[[ Document text, beginning ]]

The most classic embedded message is if someone were to tell you to not think of a pink elephant. Because the elephant has been mentioned, you’re going to think about it. This is an embedded message. Your brain has picked apart what was told to you and examined the parts, therefore implanting the idea of a pink elephant in your brain.


The two ways you want to look to use this are in avoiding it when it would harm you and purposefully including it when it helps you.


A scam can be going fairly smoothly when suddenly the mark gets suspicious and starts digging harder. One of the reasons for this might be that you accidentally included a message for him to think about your deal as a scam. It could have been as straightforward as ‘but this isn’t a scam’ or as oblique as ‘give me the money and I’ll mark you down for this investment.’


It’s therefore important that you pay attention to the phrasing of your scams. I’ve got more to say on this, but it would fit better in an article I’ll be writing soon about influence, so we’ll leave this bit here and pick it up another day.


Including neuro-linguistic programming can be helpful, too. One of the things I try to do when getting into a safari corp is to use language that causes them to envision me as already in the corp. So I’ll say things like ‘once I’m in corp, where will I be moving my stuff?’ While not foolproof, it does help wear down the barrier between you and success and you should try to pepper those in occasionally in ways that don’t seem gratuitous or forced. You can also use this in the conversations beforehand to lay the groundwork for future scams.


A few manipulation techniques


  1. Controlling the target’s environment


This is typically one for longer and more complex scenarios, but there is something to be said for having some level of control over the information a target gets and who they interact with. This works best in a corp environment, where the people a target interacts with most often can be friends, alts, or people you’ve already influenced. This is something you see happening unintentionally in badly run pubbie corps throughout the game. They have created an environment where bad information gets perpetuated and questioning authority is strongly taboo.


This works best if the target does not realize his various forms of interaction are connected, so posing as a sympathetic but largely unrelated friend can go a long way.


  1. Creating doubt


A targets worldview is typically a background upon which their other decisions are made. This serves as a stable platform for their rationale in any situation. Creating doubt in their assumptions opens holes in this worldview, leaving their ability to make more rational decisions less reliable. This can be done subtly or directly, and effective forms of doubt to sow include the idea that their friends or CEO have bad intentions for them or that they have been fed bad information about their best practices. Showing someone things to check for in applicant APIs that frequently result in false positives is a good way to have them start doubting these assumptions.

[[ Document text, end ]]
[[ Information given, beginning ]]

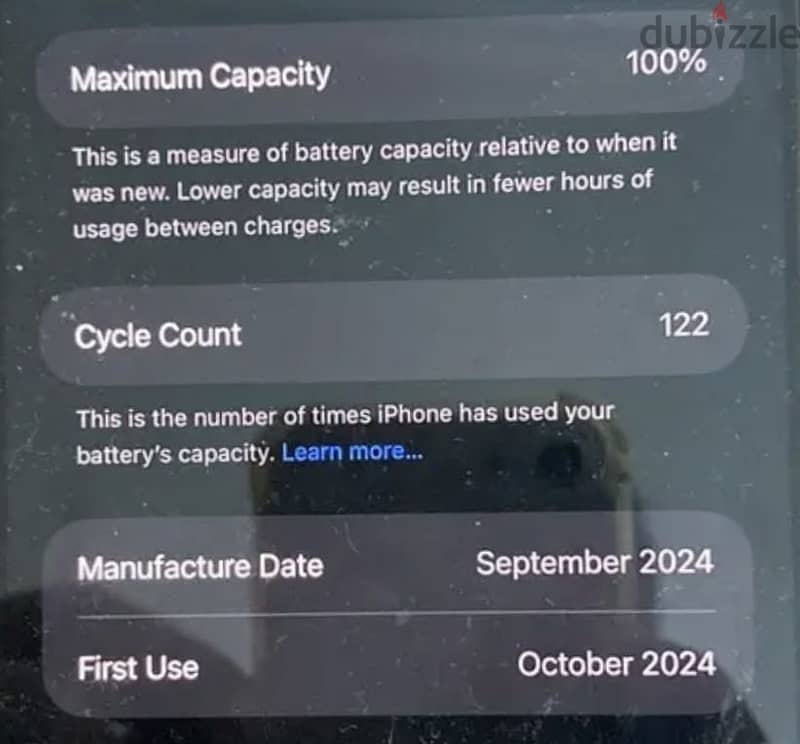Apple - iPhone 16 Plus 2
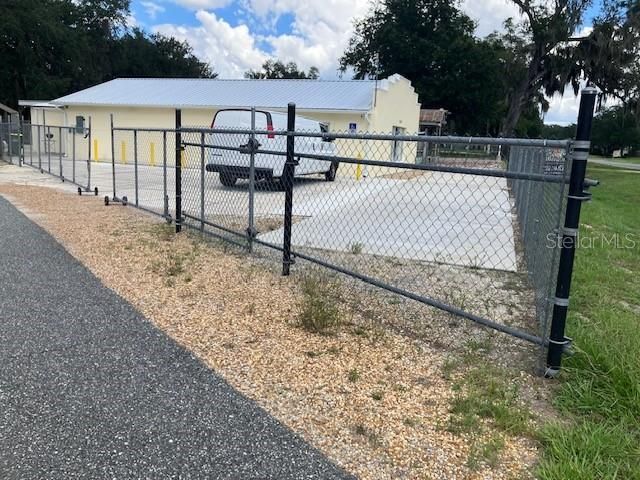 For Sale: $385,000 (0 beds, 0 baths, 1720 Square Feet)
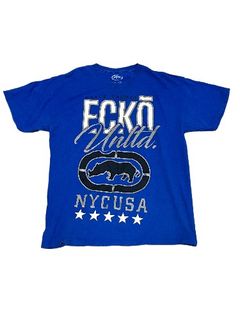 (Kategori: ) berada di . Dikirim oleh ccure (ID iklan 1385295117, Gambar 1). Deskripsi: .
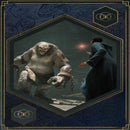 Hogwarts Legacy - L'héritage de Poudlard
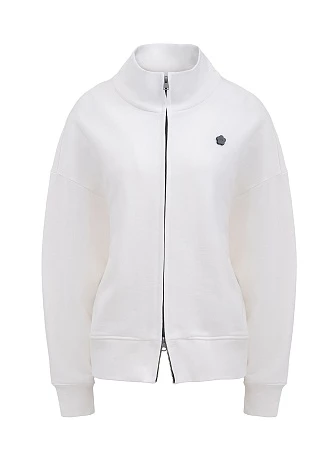 Кардиган на молнии (7262UW-5063-A001)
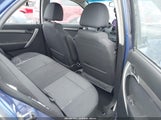 Miniaturka zdjęcia 8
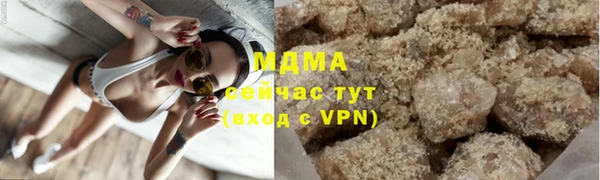 индика Киреевск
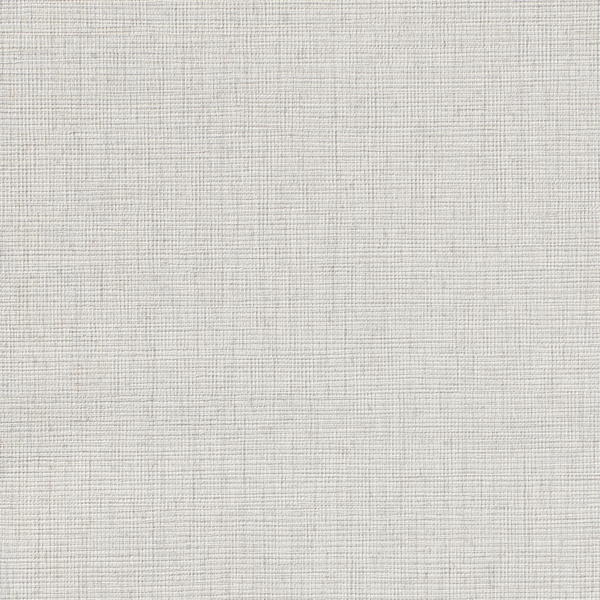 Vinyl Wall Covering Bolta Contract Interweave Oatmeal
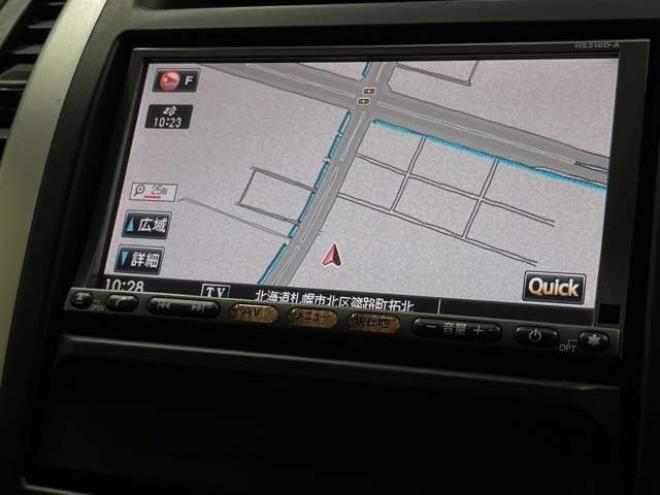 エクストレイル2.0 20X 4WD　ハイパールーフレール　ナビ　バックカメラ 2000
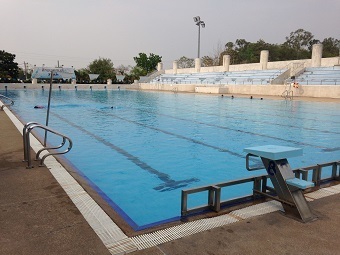 20190404suportC.jpg
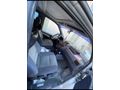 Sahibinden Mercedes - Benz Vito 112 CDI 2001 Model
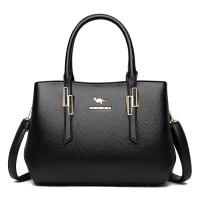 uploads/erp/collection/images/Luggage Bags/yeshunxb/XU0603839/img_b/XU0603839_img_b_5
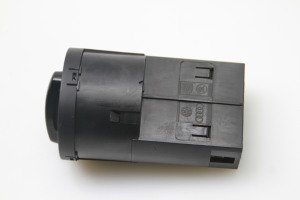 Skoda Rapid (2011–2026) Headlight switch 5JA941531C - 2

[[ Information given, end ]]

» Work item A
According to the scam guide, why does creating doubt about a target's assumptions make the target easier to influence? Answer in one to three sentences.
» Work item B
Answer these questions from the scam guide, one per line:
(i) In what kind of environment does controlling the target's environment work best?
(ii) What does the writer say when trying to get into a safari corp?
(iii) What straightforward phrase is given as an accidental message that could make a mark suspicious?
» Work item C
Repeat the part of the scam guide that begins at the words "1. Controlling the" and stops after "is strongly taboo.".

» Response area A
A target's worldview is the stable background on which they base their other decisions. Creating doubt about their assumptions opens holes in that worldview, so their ability to make rational decisions becomes less reliable.

» Response area B
(i) A corp environment.
(ii) 'once I'm in corp, where will I be moving my stuff?'
(iii) 'but this isn't a scam'

» Response area C
1. Controlling the target’s environment


This is typically one for longer and more complex scenarios, but there is something to be said for having some level of control over the information a target gets and who they interact with. This works best in a corp environment, where the people a target interacts with most often can be friends, alts, or people you’ve already influenced. This is something you see happening unintentionally in badly run pubbie corps throughout the game. They have created an environment where bad information gets perpetuated and questioning authority is strongly taboo.